§ 提示文章:

書評、その他
Future Watch 書評、その他
2013年に読んだ本 ベスト10
今年読んだ本は198冊で、昨年の209冊には届かなかったが、2007年180冊、2008年136冊、2009年129冊、2010年132冊、2011年189冊ということで、このブログを始めてから2番目に多い本を読むことができたので、まずますかなと思う。入手していながらまだ読み残している本も多いので、今年も精力的に読んでいきたい。以下は今年のベスト10。
① 野崎まど 「knouw」
今年一番の収穫はこの本に出会ったこと。まだ作者の本はこの1冊しか読んでいないが、とにかく早く他の作品を読みたい(なかなか本屋さんでは見つけられないのが難点)
②横山秀夫 「64」
この本を読んだのがまだ今年だというのが不思議なくらい昔のような気がする。読んでいたときの興奮が今でも記憶に残っている。次の作品はまた数年後なのかもしれないが、待っただけの甲斐があったと思うだろう。

§ 抽出した資料:
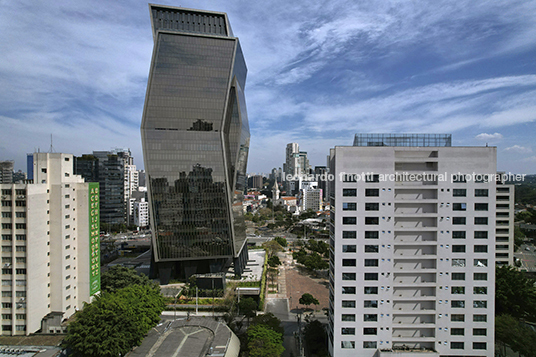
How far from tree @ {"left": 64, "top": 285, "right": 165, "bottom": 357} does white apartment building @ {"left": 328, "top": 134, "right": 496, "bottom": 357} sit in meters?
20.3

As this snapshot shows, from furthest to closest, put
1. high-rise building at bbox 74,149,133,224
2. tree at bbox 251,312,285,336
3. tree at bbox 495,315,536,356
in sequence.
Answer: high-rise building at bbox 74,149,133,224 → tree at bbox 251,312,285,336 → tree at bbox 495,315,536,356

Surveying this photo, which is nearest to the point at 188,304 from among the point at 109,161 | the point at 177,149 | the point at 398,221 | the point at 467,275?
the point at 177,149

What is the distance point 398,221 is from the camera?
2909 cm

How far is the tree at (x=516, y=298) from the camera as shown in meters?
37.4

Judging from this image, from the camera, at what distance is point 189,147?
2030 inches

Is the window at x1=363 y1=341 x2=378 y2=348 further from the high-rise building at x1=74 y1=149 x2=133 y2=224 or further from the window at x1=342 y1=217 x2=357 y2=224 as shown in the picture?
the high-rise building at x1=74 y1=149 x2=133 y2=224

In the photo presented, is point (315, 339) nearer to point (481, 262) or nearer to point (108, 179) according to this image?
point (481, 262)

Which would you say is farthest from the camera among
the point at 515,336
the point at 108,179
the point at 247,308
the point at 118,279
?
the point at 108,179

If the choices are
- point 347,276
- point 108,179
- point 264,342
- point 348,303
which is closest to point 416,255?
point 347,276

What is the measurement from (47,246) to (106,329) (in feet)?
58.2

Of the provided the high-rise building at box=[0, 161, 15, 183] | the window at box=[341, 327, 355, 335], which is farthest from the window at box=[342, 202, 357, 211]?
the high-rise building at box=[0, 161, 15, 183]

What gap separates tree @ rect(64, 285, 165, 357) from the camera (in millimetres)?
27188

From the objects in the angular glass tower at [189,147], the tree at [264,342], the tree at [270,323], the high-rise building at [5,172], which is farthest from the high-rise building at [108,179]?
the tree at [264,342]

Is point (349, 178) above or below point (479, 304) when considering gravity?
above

...

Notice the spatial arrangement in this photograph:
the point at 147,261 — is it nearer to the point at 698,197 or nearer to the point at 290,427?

---

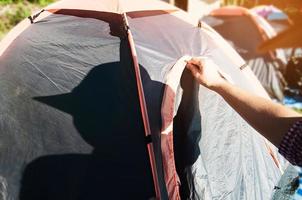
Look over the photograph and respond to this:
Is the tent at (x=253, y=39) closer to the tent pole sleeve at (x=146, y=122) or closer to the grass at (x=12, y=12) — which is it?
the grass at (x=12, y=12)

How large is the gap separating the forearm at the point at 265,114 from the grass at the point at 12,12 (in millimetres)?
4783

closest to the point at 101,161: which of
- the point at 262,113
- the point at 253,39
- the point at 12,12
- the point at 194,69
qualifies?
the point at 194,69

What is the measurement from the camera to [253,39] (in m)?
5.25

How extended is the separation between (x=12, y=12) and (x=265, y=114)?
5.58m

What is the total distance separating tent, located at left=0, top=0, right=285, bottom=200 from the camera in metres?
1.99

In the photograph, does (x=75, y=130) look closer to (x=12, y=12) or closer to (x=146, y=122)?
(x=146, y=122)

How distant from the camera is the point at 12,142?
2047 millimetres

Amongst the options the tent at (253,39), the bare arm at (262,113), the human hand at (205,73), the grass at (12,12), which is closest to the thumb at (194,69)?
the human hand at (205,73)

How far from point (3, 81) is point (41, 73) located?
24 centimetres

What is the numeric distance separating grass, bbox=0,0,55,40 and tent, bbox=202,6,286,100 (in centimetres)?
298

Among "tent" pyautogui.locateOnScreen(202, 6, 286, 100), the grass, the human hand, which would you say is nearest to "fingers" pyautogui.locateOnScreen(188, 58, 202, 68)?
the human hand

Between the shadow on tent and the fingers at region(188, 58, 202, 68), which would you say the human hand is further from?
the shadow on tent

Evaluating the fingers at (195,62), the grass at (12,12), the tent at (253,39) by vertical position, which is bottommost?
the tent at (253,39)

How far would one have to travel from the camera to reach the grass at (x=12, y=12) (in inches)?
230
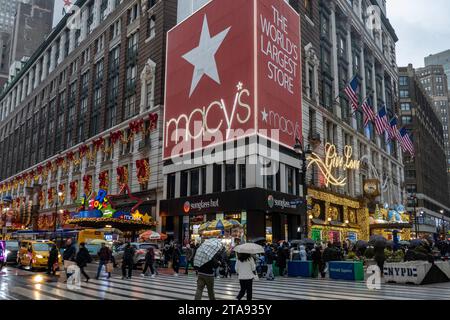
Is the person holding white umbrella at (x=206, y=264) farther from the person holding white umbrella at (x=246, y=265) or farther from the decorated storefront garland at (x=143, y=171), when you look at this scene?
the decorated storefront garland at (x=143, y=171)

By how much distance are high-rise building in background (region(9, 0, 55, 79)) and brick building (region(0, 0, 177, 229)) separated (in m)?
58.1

§ 課題のねらい: 2013年の読書ベスト10の文章のうち、「① 野崎まど 「knouw」」を含む語句で始まり「の甲斐があったと思うだろう。」で終わる部分を、「興奮」を「感動」に改めて書き直すこと。

§ 作業の結果:
① 野崎まど 「knouw」
今年一番の収穫はこの本に出会ったこと。まだ作者の本はこの1冊しか読んでいないが、とにかく早く他の作品を読みたい(なかなか本屋さんでは見つけられないのが難点)
②横山秀夫 「64」
この本を読んだのがまだ今年だというのが不思議なくらい昔のような気がする。読んでいたときの感動が今でも記憶に残っている。次の作品はまた数年後なのかもしれないが、待っただけの甲斐があったと思うだろう。